SOLO, Supersemar News – Dinamika menjelang Muktamar NU 2026 terus bergerak. Munculnya berbagai usulan komposisi kepengurusan PBNU periode mendatang, termasuk wacana yang menempatkan KH Muhammad Yusuf Chudlori atau Gus Yusuf sebagai Sekretaris Jenderal PBNU, dipandang sebagai bagian dari dinamika biasa dalam tubuh Nahdlatul Ulama.
”Bagi kami, Gus Yusuf bukan sekadar figur yang layak ditempatkan dalam struktur. Beliau adalah sosok yang kami harapkan memimpin langsung PBNU. Aspirasi ratusan PCNU tetap jelas: Gus Yusuf Ketua Umum PBNU,” ujar juru bicara perwakilan PCNU pendukung Gus Yusuf, Gus Furqon, dalam keterangan tertulis yang diterima detikJateng, Kamis (18/6/2026).
Gus Furqon menyebut dukungan kepada Gus Yusuf muncul dari pembacaan nyata dengan kebutuhan NU hari ini. Menurutnya, NU membutuhkan sosok pemimpin yang berakar kuat di pesantren, memahami tata kelola jam’iyyah, memiliki pengalaman membangun lembaga, serta mampu menyambungkan tradisi keulamaan dengan tantangan zaman.
Gus Yusuf dinilai memiliki kombinasi tersebut. Gus Yusuf sebagai pengasuh pesantren, memahami denyut kehidupan santri dan kiai. Sebagai organisator, ia memiliki pengalaman panjang dalam mengelola jaringan, lembaga pendidikan, layanan kesehatan, ekonomi umat, serta komunikasi dengan berbagai pemangku kepentingan.
”NU ke depan tidak cukup hanya dikelola dengan simbol. NU membutuhkan kepemimpinan yang bekerja, mendengar, merangkul, dan mampu mengeksekusi program. Dalam pandangan kami, Gus Yusuf memiliki kapasitas itu,” tegasnya.
Ia menegaskan dukungan kepada Gus Yusuf bukan berarti menutup ruang bagi tokoh-tokoh lain. Nama-nama yang muncul dalam berbagai wacana, termasuk para kiai, akademisi, dan tokoh nasional, tetap harus dihormati sebagai bagian dari khazanah besar NU. Namun, Muktamar NU harus tetap dikembalikan kepada mandat organisasi dan suara sah para pemilik hak suara.
”Semua tokoh NU adalah aset. Tetapi keputusan kepemimpinan PBNU tidak bisa ditentukan oleh bocoran, simulasi, atau opini satu-dua kelompok. Keputusan itu harus lahir dari mekanisme muktamar, dari suara PWNU dan PCNU, serta dari pertimbangan para masyayikh,” ujarnya.

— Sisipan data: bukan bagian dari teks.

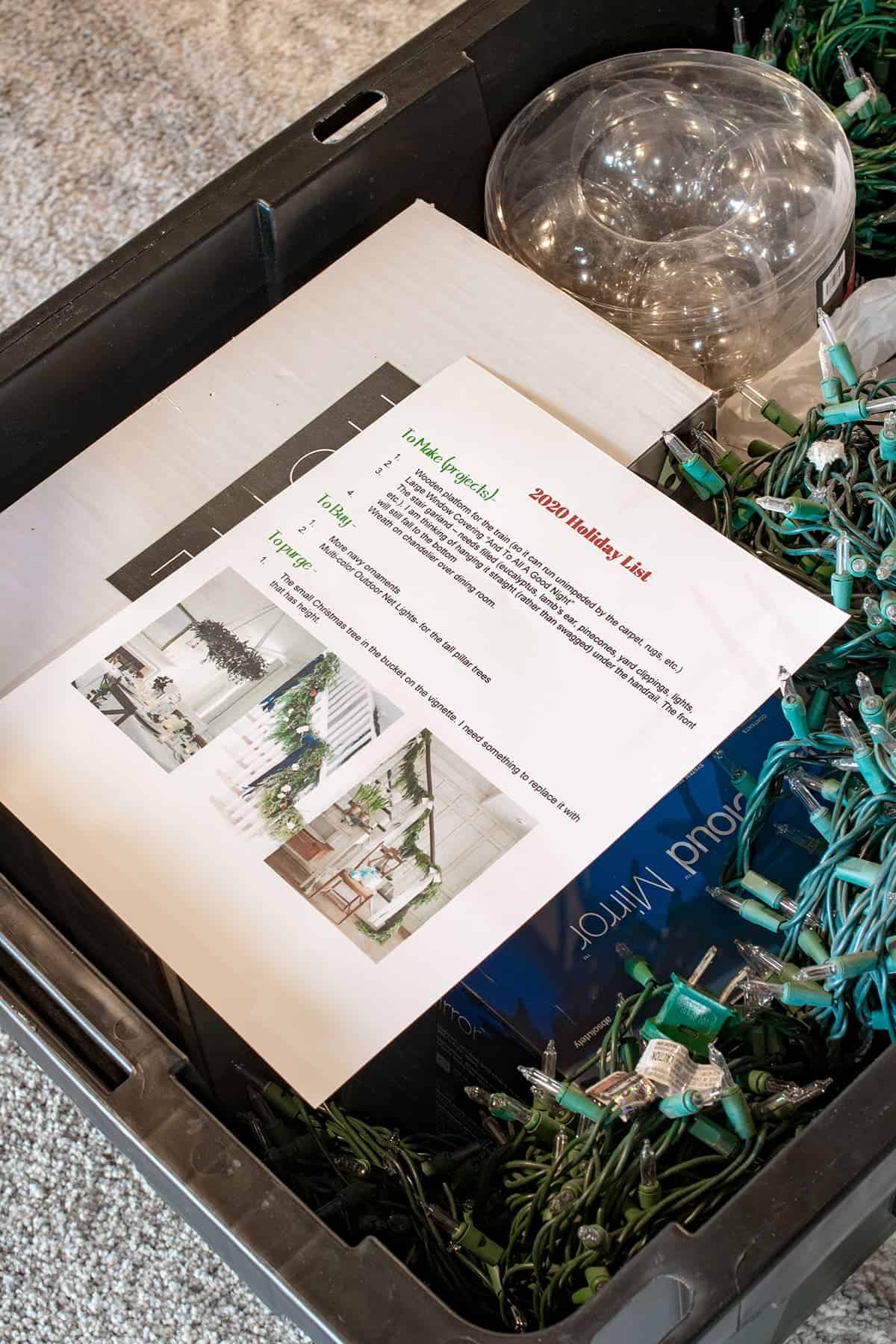 Close up of open storage bin with items neatly packed and holiday list for next year's needs and projects on top.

Barisan PCNU pendukung Gus Yusuf juga mengingatkan agar dinamika pencalonan tidak diarahkan pada politik pecah belah. Perbedaan aspirasi harus dikelola dengan akhlak jam’iyyah, saling menghormati, dan tetap menempatkan persatuan NU di atas kepentingan kelompok.
Menurut mereka, NU saat ini membutuhkan kepemimpinan yang mampu memulihkan suasana, memperkuat konsolidasi organisasi, dan mengembalikan orientasi PBNU pada khidmah kepada umat. Oleh karena itu, Gus Yusuf dipandang sebagai figur yang tepat untuk menjahit kembali kekuatan NU dari pesantren, cabang, wilayah hingga pusat.

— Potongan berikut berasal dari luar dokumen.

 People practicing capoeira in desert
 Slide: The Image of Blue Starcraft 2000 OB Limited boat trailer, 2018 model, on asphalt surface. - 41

”Yang kami perjuangkan bukan sekadar posisi. Yang kami perjuangkan adalah arah NU ke depan. Kami ingin PBNU kembali menjadi rumah besar yang teduh, terbuka, kuat secara organisasi, dan nyata manfaatnya bagi umat,” katanya.

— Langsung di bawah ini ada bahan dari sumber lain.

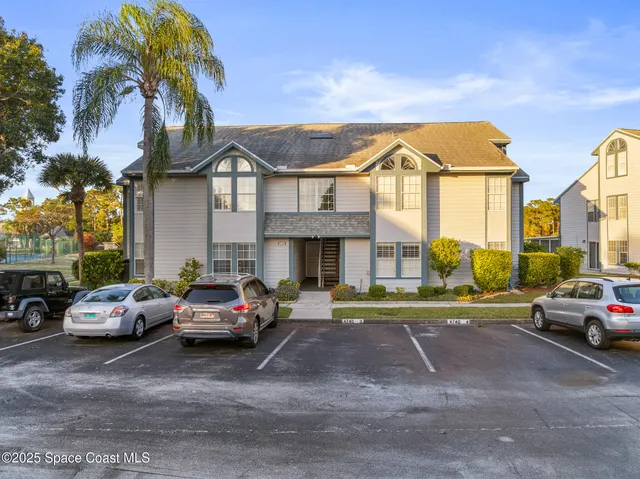a view of street with parked cars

Barisan PCNU pendukung Gus Yusuf menegaskan akan terus melakukan konsolidasi secara santun, terukur, dan sesuai mekanisme organisasi. Mereka berharap Muktamar NU 2026 menjadi forum permusyawaratan yang bermartabat, bukan arena saling menegasikan.
”Kami menghormati semua wacana. Tetapi aspirasi kami tetap: Gus Yusuf Ketua Umum PBNU. Bukan karena ambisi personal, melainkan karena kami melihat NU membutuhkan kepemimpinan yang membumi, matang, dan mampu bekerja nyata,” pungkas Gus Furqon.